Stand structural attributes have been theorized to capture the degree of tree height variation of coexisting individuals among component species, and hence represent stronger drivers of aboveground C storage or productivity (Zhang and Chen 2015; Ali et al. 2016; Danescu et al. 2016). It is plausible that greater tree DBH diversity and individual tree size inequality might promote a vertical filling of available space within a site due to vertically stratified canopy, which in turn allows greater packing densities and enhances aboveground light capture and utilization (Yachi and Loreau 2007; Zhang and Chen 2015; Ali et al. 2016). As an added benefit, structurally complex stands also favor the attenuating fluctuations in temperature and increasing soil moisture, which might explain faster decomposition and nutrient cycling rates in mixed forests by coupling with likely increases in leaf litter production (Schwarz et al. 2014; Crockatt and Bebber 2015).
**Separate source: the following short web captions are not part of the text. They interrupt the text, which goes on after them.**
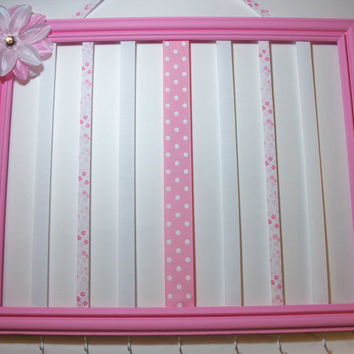 Girls hair bow and headband organizer, hair bow holder, picture frame, pink and white, tropical lily embellished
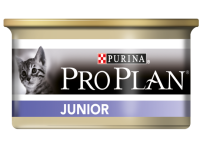 Консервы для котят PURINA PRO PLAN Junior паштет с курицей 0,085 кг (7613033568619)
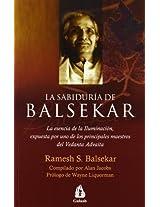 La sabiduria de Balsekar / The Wisdom of Balsekar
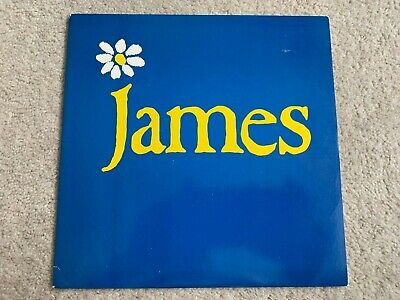 £2.99 • Buy James How Was It For You 7  Vinyl Single 1990 Gold Mother Sit Down Come Home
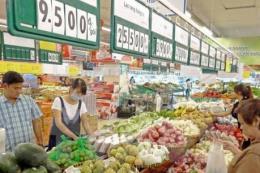 Mở đường cho nông sản vào siêu thị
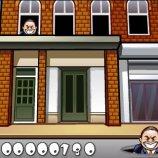 Скриншот Banker Smack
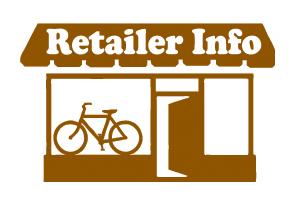 Retailer Info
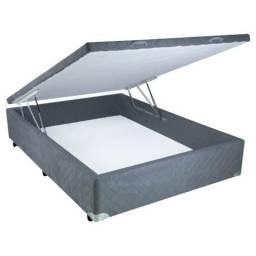 Cama box bau padrão ou bipartido varios tamanhos direto de fábrica
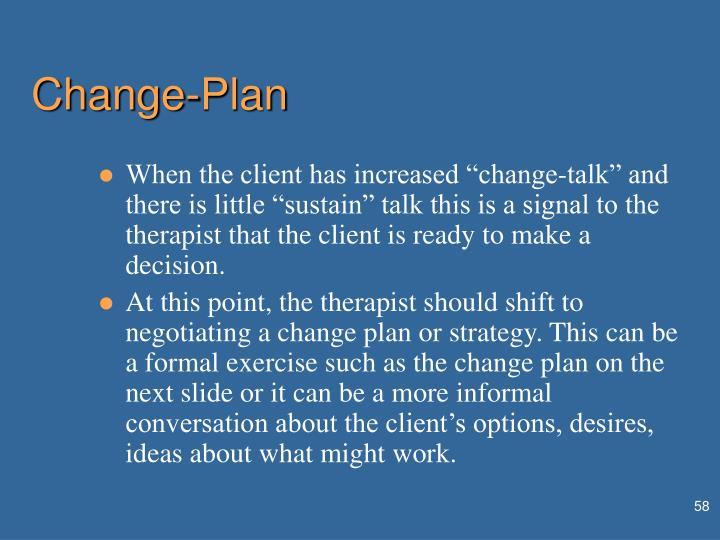 Change-Plan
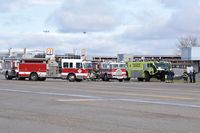 Boise Air Terminal/gowen Fld Airport (BOI) - Boise City Fire training with ARFF units. - by Gerald Howard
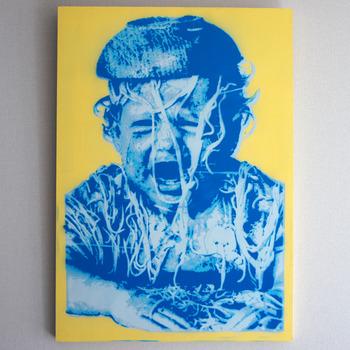 20140213100416-spaghetti_boy_-_yellow_blue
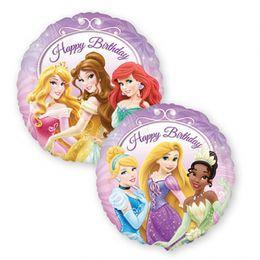 17 inch-es Princess Happy Birthday - Hercegnők Szülinapi Héliumos Fólia Lufi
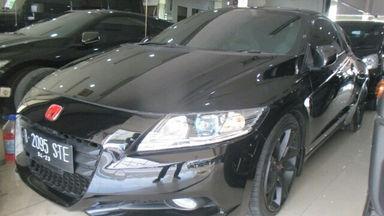 2010 Honda CRZ HYBRID - Kondisi Istimewa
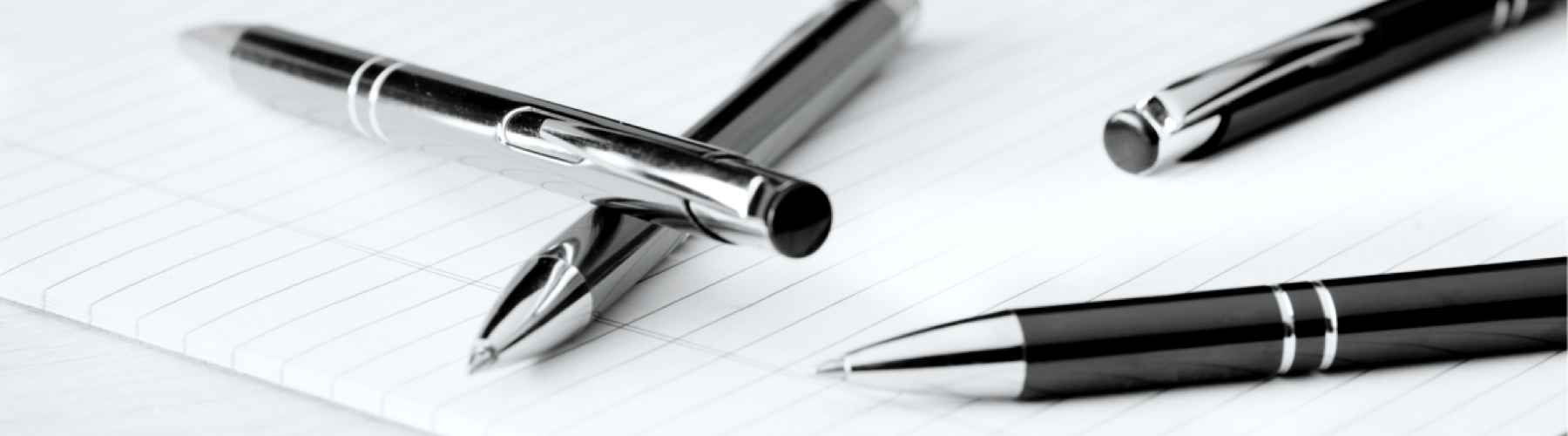 Why Branded Pens are the Gift that Just Keeps on Giving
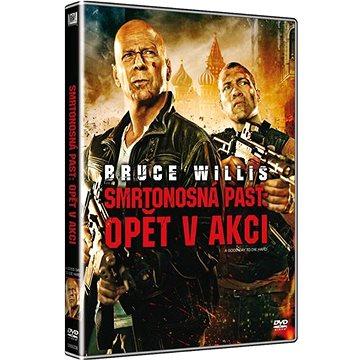 Smrtonosná past: Opět v akci - DVD (D006338)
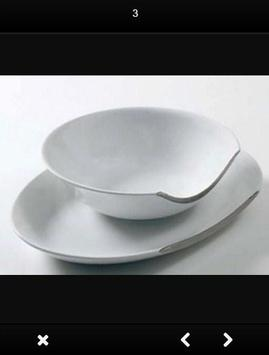 Bowl Design screenshot 3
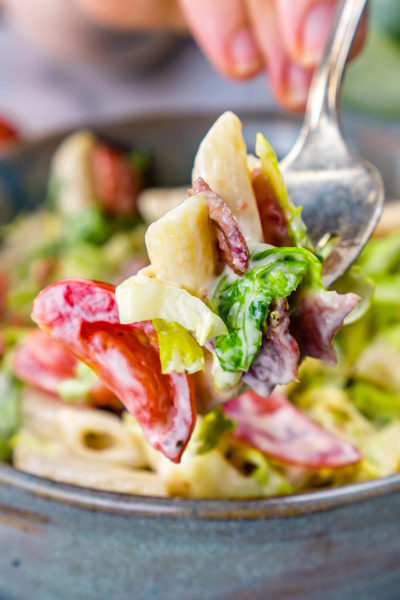 BLT Pasta Salad Recipe Weight Watchers Friendly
However, other studies found that plots with diverse stand structure, in some cases, might have lower light use efficiency than those plots with uniform stand structure, resulting from the smaller average tree sizes (Binkley et al. 2010; Soares et al. 2017).
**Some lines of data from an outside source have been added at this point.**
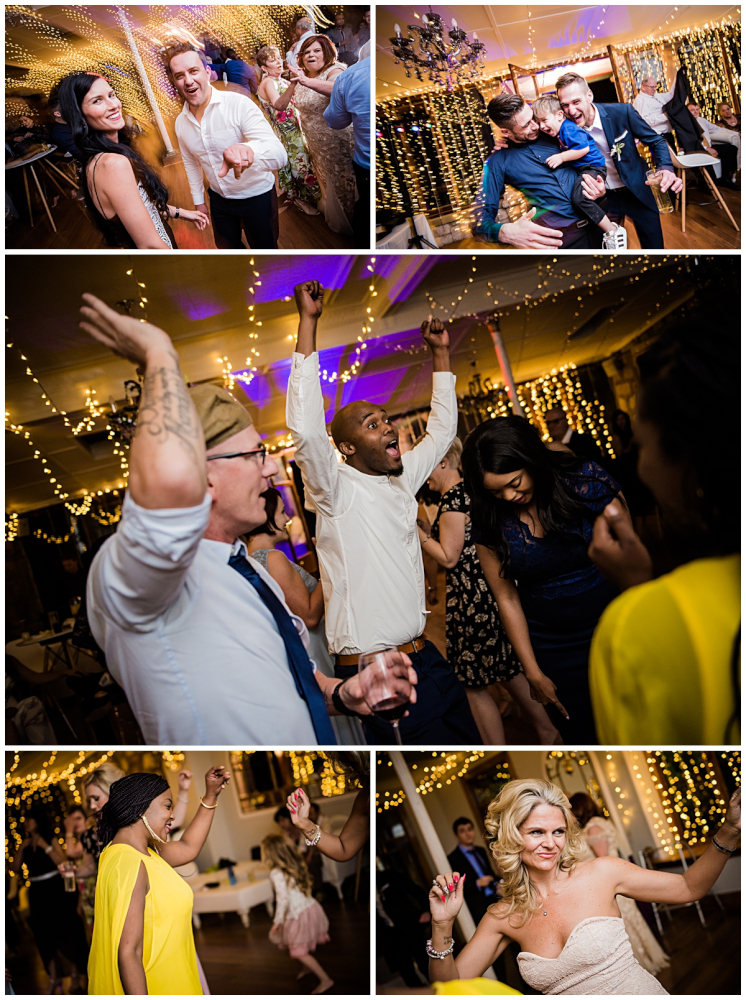 best-wedding-photographer-alexandersmith_0938-111best-wedding-photographer-alexandersmith_0938
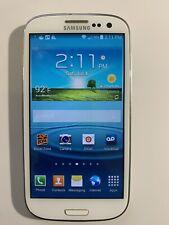 Samsung Galaxy S3 S III SPH-L710 Boost Mobile White Phone, Clean ESN
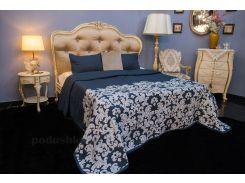 Покрывало Villa Grazia Premium Paris 260х270 см без наволочек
In this study, we also found that stand structural attributes outperformed taxonomic, functional trait, and phylogenetic diversity indices for driving aboveground C storage. In accord with the expectation of intermediate disturbance hypothesis, the forest that experienced high and medium disturbance levels maintained higher species richness than a forest with a low disturbance intensity (Fig. 2). However, forests with a low disturbance level (old growth) had lower species richness but higher stand structural diversity and functional trait diversity than highly and medium-disturbed forests (Fig. 2), and hence indicated the stronger influences of the niche complementarity on ecosystem functions due to reduced functional redundancy or competition (Loreau and Hector 2001). Consequently, in contrast with conventional view that inter-specific trait differences and the subsequent vertical stratification as the main drivers of higher productivities in mixtures, our study indicated that increased stand structural complexity may result from intra-specific tree size differentiation rather than inter-specific as forests recovering after disturbance activities (Paquette and Messier 2011; Ali et al. 2016; Tobner et al. 2016). However, recent studies found that stand structural attributes and species diversity was direct and independent drivers of aboveground biomass or productivity in both natural (temperate) forests and managed forests (Danescu et al. 2016; Ali and Mattsson 2017a). In partial contrast, empirical studies found that stand structural complexity act as a mechanism for the positive biodiversity and aboveground biomass relationships in natural forests (Zhang and Chen 2015; Ali et al. 2016). Yet, the interrelationships between multiple metrics of biodiversity and stand structural attributes for driving ecosystem function are still debated, possibly due to the confounding effects of other well-documented factors such as stand age, disturbance, and environmental (abiotic) factors in both natural forests and agroforests as well as in experimental plantations (Zhang and Chen 2015; Ali et al. 2016; Bourdier et al. 2016; Ali and Mattsson 2017a).

5 Concluding remarks

This study provides new evidence that multiple biotic factors, including stand structure complexity, functional trait diversity and composition (CWM of a trait values), and phylogenetic diversity, determine aboveground C storage in temperate mixed forests. However, past logging activities have significantly decreased the proportion of large trees, stand structure complexity, and functional diversity, and hence strongly influenced the aboveground C storage. As such, stand structural complexity and functional trait composition were the independent drivers of aboveground C storage, but stand structural complexity has outperformed the contribution of biodiversity to aboveground C storage. Collectively, from a practical point of view, this study suggests that conserving functional identity of species and complex stand structure would be the alternative choices for maintaining higher aboveground C storage in temperate mixed forests recovering from disturbances.